A little over an hour and a half later, we arrived into Warsaw. I’d been expecting to come into Warsaw Centralna at 17:48 but actually, my options were Warsaw Gdańska or Warsaw Wschodnia. Wschodnia seemed more convenient and in hindsight, was far more convenient than Centralna would have been. I looked up the route to my final hotel, a little way out of the city centre and not within easy walking distance of any station for a reason that will become clear tomorrow, and found I had a choice of trams and buses. I opted for the buses and went outside to the bus station. One of my two buses was already sitting there but it was closed and locked, the driver missing. According to Google Maps, the second bus would actually depart before this one. Well, we’d see. Indeed, it did. This bus was having a break here but the next bus turned up, dropped off, picked up and was gone again in under a minute. I validated my 72-hour ticket no problem and then sat and watched Google Maps for my stop.

A selfie on the bus in Warsaw, leaning forwards over a railing you can't see.

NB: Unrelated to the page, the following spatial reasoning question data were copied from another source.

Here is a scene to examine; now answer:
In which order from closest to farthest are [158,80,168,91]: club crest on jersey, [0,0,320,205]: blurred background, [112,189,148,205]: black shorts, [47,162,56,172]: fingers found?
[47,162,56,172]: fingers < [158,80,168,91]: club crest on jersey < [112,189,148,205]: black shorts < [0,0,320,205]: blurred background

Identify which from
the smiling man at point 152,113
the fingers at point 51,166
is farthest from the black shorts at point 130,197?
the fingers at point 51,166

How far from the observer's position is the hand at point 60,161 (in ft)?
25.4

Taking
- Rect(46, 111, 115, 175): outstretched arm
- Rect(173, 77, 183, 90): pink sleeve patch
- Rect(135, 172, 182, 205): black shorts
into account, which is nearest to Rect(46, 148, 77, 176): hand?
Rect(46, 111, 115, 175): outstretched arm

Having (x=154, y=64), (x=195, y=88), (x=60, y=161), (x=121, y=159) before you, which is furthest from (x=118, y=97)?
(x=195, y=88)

It was a couple of minutes’ walk along a main road, past a VW dealer and into a relatively quiet residential area to find the hotel. I was on the 10th floor but right at the end, in one of only half a dozen rooms with no balcony and with a view over the residential tower blocks behind the hotel, out past a power station and into the countryside. Not as obviously green and beautiful as the view from my apartment in Poznań but if you looked past the towers and the power station, yes, there was a lot of countryside and it was quite green. I sort of wished I’d been on the other side where I could have looked towards the city. What I mostly wished was that I had stayed somewhere else. The beautiful hotel in Łódź was at the forefront of my mind and this one lacked air conditioning and a fridge. Keeping the last of the butter and the juice cool for the next few days was going to be difficult, to say nothing of keeping myself from melting.

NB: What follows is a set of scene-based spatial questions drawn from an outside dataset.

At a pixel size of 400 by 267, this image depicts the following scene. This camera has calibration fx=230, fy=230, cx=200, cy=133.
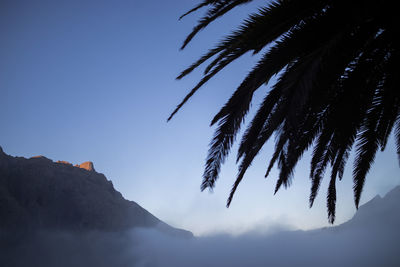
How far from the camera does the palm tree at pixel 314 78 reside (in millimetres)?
2275

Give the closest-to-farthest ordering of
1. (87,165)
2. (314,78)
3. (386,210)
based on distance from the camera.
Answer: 1. (314,78)
2. (87,165)
3. (386,210)

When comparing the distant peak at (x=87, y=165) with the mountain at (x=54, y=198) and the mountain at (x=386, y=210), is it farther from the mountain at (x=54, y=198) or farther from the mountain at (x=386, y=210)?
the mountain at (x=386, y=210)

The view from my Warsaw hotel window as the sky turns the mid-blue of evening. In the foreground are a lot of apartment buildings but there are trees and countryside and a power station if you look beyond them.

On the bright side, I did have a view and there was a Lidl right outside. Lidl, to be honest, was a bit of a disappointment after a week of Żabkas. All the juices, the Haribo mangos, the snacks, everything I’d eaten for a week, it’s all from Żabka, not from Lidl. I also had the issue that I was arriving on Friday and leaving on Monday and Lidl would be closed on Sunday. Cross that bridge when you get to it. I got food to keep me going on Friday evening and Saturday morning and then I’d figure out food for the rest of the weekend once I’d got my bearings in Warsaw.

It had taken eight days and eleven trains but I’d reached my final destination. I was in Warsaw!